EXCERPT TO READ:
========

The Knicks are bringing hope and title dreams
The Knicks are bringing hope and title dreams back to New York after years in the doldrums
Jesús Velázquez still has his old John Starks jersey at home. He remembers the New York Knicks going to the NBA Finals in 1994, Patrick Ewing’s infamous “finger roll” in 1995 and all the on-court fights with the Miami Heat. Last Friday night, Velázquez was one of hundreds of fans who waited in the rain to watch Game 2 against the Indiana Pacers in Central Park.
Velázquez has fond memories of the good times in the ’90s but also remembers the bad, which defined the team for most of the last 25 years. As bad as those times were, they don’t compare to watching his team so close to the NBA Finals - even if they did lose on Tuesday night and are now a heartbeat away from elimination.
“I never once put my paper bag on, but it came close,” Velázquez, 56, a long-suffering New York fan from Queens, told CNN Sports.
As heartbreak and desperation faded to failure over an excruciating 25-year period, Knicks fans are now overwhelmed, knowing their team has a chance at winning a championship soon – even as they face a 3-1 series deficit to the Indiana Pacers in the Eastern Conference finals.
The return to sustained relevancy –- something that seemed next-to-impossible for over two decades –- is new for younger fans who never saw the beloved 1990’s teams. Those teams never won, but coming close became good enough for their older counterparts who clung to the memories of “almost” winning and tightened their grip on nostalgia as the hopelessness increased.
“It’s been a long drought. It’s been a heartbreaking drought because it’s not like we haven’t been close,” Velázquez said. “Last year, it was finally good to hear that song ‘Go NY Go’ because before it was not something you wanted to blast on your radio.”

========

GIVEN REQUEST A: In the article on the Knicks, how old is Velázquez?

========

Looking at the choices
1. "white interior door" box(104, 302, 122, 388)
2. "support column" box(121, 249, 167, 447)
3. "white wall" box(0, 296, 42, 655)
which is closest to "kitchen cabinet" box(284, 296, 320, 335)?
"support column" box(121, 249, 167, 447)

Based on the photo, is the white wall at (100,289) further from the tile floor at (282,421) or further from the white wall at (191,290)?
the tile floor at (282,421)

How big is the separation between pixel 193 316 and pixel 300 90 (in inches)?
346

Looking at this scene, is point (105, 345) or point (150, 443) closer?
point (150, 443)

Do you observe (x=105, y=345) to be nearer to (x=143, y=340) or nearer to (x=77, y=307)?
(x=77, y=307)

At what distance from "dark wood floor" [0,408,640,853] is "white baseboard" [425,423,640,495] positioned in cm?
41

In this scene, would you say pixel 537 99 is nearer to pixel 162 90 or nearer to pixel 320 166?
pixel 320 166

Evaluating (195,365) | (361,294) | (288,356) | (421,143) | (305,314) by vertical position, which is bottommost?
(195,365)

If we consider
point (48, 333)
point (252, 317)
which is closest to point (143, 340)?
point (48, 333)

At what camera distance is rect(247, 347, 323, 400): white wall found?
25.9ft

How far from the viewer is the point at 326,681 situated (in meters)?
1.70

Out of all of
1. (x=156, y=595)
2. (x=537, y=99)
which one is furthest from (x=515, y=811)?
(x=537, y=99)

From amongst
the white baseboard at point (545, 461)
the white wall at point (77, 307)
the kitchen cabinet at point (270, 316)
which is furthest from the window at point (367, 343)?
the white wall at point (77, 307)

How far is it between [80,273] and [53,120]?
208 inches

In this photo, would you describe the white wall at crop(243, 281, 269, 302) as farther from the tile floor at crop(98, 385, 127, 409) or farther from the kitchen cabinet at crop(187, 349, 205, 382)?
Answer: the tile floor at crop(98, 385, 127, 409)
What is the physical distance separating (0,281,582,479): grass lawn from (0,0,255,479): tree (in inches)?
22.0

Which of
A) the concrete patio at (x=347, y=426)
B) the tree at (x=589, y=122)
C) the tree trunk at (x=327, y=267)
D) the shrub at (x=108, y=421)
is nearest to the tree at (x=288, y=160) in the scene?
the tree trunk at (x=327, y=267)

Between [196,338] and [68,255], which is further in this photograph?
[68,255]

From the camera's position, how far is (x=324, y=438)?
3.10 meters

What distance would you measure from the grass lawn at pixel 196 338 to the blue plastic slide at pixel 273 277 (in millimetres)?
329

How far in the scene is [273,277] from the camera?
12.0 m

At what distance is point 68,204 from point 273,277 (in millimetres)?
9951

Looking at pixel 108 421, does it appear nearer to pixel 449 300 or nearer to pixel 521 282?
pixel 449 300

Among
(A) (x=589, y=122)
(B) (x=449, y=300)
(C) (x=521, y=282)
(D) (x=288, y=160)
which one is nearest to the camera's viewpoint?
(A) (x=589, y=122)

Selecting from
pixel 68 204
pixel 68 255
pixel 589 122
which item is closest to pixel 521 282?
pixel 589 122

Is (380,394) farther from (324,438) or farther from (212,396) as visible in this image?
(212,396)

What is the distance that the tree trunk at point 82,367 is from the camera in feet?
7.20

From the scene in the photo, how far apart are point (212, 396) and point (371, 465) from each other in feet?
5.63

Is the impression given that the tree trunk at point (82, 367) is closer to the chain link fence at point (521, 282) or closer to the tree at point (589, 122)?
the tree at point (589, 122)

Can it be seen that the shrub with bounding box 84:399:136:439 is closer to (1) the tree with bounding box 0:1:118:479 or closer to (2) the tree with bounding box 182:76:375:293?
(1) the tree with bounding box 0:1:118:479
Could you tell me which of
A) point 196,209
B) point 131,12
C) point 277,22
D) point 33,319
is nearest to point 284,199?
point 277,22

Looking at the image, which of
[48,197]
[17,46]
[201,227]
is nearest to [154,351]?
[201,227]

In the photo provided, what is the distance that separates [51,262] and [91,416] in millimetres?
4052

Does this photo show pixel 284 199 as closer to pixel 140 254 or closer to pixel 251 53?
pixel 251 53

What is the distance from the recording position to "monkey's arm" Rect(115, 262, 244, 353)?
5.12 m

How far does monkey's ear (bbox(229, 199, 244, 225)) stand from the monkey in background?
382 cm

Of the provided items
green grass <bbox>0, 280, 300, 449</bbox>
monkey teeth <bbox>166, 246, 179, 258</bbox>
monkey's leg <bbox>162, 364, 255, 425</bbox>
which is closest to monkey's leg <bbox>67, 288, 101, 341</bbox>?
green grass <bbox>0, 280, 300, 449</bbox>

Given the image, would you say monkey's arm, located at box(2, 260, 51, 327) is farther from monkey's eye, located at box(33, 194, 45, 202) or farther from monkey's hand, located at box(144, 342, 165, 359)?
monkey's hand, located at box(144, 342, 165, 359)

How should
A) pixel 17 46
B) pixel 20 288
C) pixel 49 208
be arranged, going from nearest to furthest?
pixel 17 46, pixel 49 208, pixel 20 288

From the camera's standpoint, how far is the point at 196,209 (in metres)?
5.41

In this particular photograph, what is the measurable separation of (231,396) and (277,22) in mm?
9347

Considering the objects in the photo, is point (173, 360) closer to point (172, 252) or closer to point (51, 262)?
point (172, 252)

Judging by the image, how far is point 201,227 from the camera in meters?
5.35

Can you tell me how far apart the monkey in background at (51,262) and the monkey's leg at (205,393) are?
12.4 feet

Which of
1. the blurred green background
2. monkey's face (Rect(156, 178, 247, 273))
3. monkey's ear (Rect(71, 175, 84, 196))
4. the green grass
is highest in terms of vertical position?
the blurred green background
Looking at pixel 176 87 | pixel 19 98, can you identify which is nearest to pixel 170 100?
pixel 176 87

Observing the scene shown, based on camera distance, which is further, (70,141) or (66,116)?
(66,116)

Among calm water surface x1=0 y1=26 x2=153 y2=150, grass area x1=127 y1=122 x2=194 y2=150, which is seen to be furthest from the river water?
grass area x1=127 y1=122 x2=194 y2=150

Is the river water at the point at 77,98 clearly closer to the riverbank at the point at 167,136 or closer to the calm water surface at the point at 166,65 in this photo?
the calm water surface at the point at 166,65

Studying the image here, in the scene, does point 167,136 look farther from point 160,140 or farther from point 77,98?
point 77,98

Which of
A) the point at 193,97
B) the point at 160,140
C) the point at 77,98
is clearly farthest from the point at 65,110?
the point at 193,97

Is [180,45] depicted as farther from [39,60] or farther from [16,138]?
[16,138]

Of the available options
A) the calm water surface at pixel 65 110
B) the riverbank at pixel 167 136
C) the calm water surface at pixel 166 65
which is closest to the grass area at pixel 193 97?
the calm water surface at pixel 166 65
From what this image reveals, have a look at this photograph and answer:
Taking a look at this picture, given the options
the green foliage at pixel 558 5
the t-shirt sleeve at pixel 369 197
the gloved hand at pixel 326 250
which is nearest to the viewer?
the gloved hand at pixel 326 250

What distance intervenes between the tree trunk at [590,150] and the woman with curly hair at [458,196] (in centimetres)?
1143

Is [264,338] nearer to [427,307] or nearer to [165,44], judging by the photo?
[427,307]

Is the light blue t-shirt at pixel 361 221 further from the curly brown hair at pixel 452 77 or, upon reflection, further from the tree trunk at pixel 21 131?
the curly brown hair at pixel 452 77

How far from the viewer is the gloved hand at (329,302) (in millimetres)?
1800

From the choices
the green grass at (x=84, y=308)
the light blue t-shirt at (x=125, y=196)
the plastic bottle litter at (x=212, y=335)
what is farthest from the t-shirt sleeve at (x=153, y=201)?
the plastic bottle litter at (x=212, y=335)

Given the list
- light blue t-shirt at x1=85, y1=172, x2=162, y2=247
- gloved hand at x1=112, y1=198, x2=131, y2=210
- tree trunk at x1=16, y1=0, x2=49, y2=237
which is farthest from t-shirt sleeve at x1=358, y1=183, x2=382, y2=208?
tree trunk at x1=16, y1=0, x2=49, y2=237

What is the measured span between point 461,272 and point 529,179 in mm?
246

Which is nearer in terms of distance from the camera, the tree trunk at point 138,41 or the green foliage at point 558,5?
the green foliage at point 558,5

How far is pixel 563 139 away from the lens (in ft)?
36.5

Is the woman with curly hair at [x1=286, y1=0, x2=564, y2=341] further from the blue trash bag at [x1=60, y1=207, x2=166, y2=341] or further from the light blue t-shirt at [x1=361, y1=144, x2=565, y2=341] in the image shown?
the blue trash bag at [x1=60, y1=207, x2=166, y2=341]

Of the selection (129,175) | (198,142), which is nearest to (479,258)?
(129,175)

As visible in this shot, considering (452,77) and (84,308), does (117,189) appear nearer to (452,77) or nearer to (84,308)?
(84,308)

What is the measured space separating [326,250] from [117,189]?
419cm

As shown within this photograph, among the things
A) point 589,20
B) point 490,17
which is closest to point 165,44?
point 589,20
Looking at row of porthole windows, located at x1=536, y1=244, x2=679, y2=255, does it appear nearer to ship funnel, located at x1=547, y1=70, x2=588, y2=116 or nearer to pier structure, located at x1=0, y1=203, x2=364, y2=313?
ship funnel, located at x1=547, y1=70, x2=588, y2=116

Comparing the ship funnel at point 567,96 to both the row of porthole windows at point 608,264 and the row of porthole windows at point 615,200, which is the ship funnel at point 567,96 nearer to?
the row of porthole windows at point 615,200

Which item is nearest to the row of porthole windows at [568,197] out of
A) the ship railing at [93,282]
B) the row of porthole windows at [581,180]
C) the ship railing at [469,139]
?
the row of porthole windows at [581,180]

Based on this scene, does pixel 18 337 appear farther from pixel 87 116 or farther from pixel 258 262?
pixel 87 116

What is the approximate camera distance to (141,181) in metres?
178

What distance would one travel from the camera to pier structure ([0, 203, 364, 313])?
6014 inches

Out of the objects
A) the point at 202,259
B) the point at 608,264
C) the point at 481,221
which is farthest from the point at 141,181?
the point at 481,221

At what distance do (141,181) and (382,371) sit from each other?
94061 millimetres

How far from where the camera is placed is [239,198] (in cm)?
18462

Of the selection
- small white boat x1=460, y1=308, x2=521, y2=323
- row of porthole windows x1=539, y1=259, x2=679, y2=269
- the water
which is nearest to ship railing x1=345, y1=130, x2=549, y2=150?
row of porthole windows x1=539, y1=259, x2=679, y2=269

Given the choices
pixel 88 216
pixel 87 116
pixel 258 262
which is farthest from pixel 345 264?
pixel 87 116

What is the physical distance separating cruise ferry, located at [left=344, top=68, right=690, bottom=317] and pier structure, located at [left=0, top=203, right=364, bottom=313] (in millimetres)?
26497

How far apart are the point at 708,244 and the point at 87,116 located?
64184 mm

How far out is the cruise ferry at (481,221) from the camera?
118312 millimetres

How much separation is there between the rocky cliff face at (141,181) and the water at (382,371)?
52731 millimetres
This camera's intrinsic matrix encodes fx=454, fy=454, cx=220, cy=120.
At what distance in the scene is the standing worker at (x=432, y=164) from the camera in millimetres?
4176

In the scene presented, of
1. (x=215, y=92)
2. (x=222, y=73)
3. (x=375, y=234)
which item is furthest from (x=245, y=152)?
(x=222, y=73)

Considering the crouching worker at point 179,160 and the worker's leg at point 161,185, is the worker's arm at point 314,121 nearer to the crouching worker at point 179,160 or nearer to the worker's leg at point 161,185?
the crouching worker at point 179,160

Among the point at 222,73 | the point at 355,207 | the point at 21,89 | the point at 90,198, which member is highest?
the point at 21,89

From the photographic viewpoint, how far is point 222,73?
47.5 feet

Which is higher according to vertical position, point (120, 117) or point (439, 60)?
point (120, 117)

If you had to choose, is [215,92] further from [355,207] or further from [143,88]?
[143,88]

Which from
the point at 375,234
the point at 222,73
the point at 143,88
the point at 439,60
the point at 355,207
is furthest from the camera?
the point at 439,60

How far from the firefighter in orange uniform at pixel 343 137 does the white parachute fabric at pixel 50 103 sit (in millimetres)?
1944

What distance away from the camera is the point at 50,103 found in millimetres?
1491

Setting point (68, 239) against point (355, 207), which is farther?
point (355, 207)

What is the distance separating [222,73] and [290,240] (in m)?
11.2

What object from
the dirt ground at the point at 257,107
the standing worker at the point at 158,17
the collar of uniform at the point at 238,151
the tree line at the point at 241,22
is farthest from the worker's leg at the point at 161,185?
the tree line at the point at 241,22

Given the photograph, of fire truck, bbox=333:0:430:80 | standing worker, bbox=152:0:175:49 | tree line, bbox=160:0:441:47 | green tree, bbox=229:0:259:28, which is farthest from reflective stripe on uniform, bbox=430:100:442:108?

========

GIVEN REQUEST B: Revise the records from the line containing "From the photographic" through the end of the records, replacing "firefighter" with "rescuer" and leaving everything else unchanged. Provide only those lines.

EXERCISE RESULT A: He is 56.

EXERCISE RESULT B:
From the photographic viewpoint, how far is point 222,73?
47.5 feet

Which is higher according to vertical position, point (120, 117) or point (439, 60)?
point (120, 117)

If you had to choose, is [215,92] further from [355,207] or further from [143,88]?
[143,88]

Which from
the point at 375,234
the point at 222,73
the point at 143,88
the point at 439,60
the point at 355,207
is furthest from the camera?
the point at 439,60

How far from the rescuer in orange uniform at pixel 343 137 does the white parachute fabric at pixel 50 103 sit (in millimetres)?
1944

What distance away from the camera is the point at 50,103 found in millimetres?
1491

Setting point (68, 239) against point (355, 207), which is farther?
point (355, 207)

What is the distance separating [222,73] and [290,240] (in m)?
11.2

What object from
the dirt ground at the point at 257,107
the standing worker at the point at 158,17
the collar of uniform at the point at 238,151
the tree line at the point at 241,22
is farthest from the worker's leg at the point at 161,185?
the tree line at the point at 241,22

Given the photograph, of fire truck, bbox=333:0:430:80 | standing worker, bbox=152:0:175:49 | tree line, bbox=160:0:441:47 | green tree, bbox=229:0:259:28, which is farthest from reflective stripe on uniform, bbox=430:100:442:108?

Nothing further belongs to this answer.